Et je terminerai par Paul Morand*. Beaucoup de travail, par délassement, du grand air par principe, et de bonnes manières, par pessimisme. Esthète sans morale, il pensait que l'homme, mauvais par nature, serait sauvé par ses politesses. Sans destination, insaisissable, toujours étranger, tel le prince de Ligne, n'aimant pas les voyages mais le mouvement, cet amateur de vitesse se hâte de fixer sur un instantané la vérité de lieux qu'il ne fait qu'entrevoir.
Daniel Rondeau
LE FIGARO littéraire, juin 2000.
Les dix livres préférés de Daniel Rondeau :
1 - La Semaine sainte, de Louis Aragon
2 - Les Antimémoires, d'André Malraux
3 - Travaux, de Georges Navel
4 - Saint Bernard et l’art cistercien, de Georges Duby
5 - Hécate et ses chiens, de Paul Morand
6 - Le Regard froid, de Roger Vailland
7 - Noces, d'Albert Camus
8 - L'Élève d'Aristote, de Roger Minier
9 - Le Hussard sur le toit, de Jean Giono
10 - Notre jeunesse, de Charles Péguy
1 L'art cistercien est créé et transmis par l'ordre religieux fondé en 1098 par saint Robert de Molesme, en réaction au laisser-aller des monastères clunisiens vis-à-vis de la règle de saint Benoît.
Notes :
*Louis Aragon (1897-1982) est un poète, romancier et journaliste. Il est également connu pour son engagement et son soutien au Parti communiste français de 1930 jusqu'à sa mort.
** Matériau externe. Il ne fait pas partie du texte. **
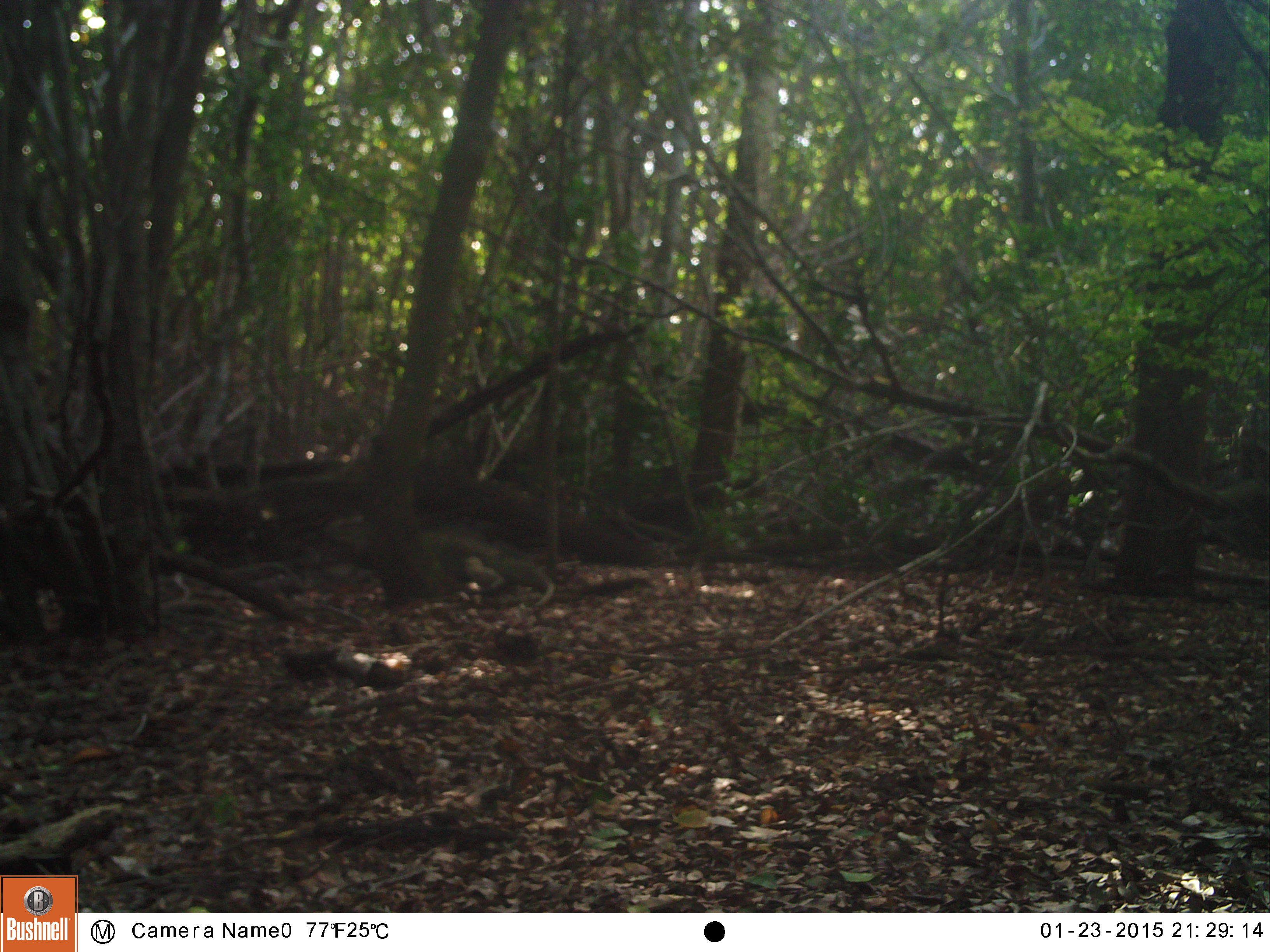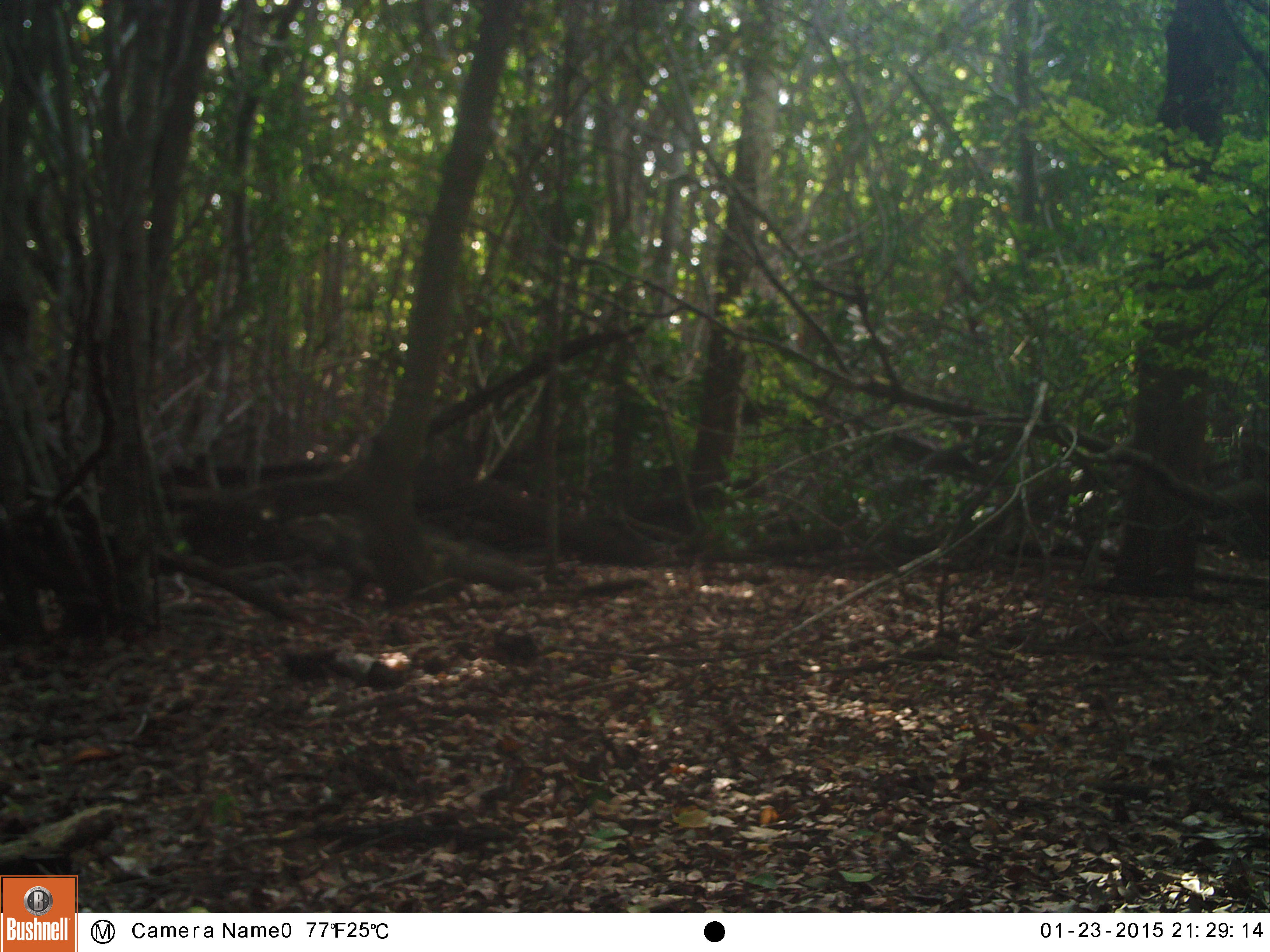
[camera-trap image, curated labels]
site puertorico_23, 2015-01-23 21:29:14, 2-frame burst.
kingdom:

*Georges Navel, de son vrai nom Charles François Victor Navel (1904 - 1993), est un écrivain français.
*André Malraux(1901-1976), pour l'état civil Georges André Malraux, est un écrivain, aventurier, homme politique et intellectuel français.
*Georges Duby, (1919-1996) est un historien français spécialiste du Moyen Âge, professeur au Collège de France de 1970 à 1991.
*Albert Camus, (1913-1960), est un écrivain, philosophe, romancier, dramaturge, essayiste et nouvelliste français. Il est aussi journaliste militant engagé dans la Résistance française et, proche des courants libertaires, dans les combats moraux de l'après-guerre.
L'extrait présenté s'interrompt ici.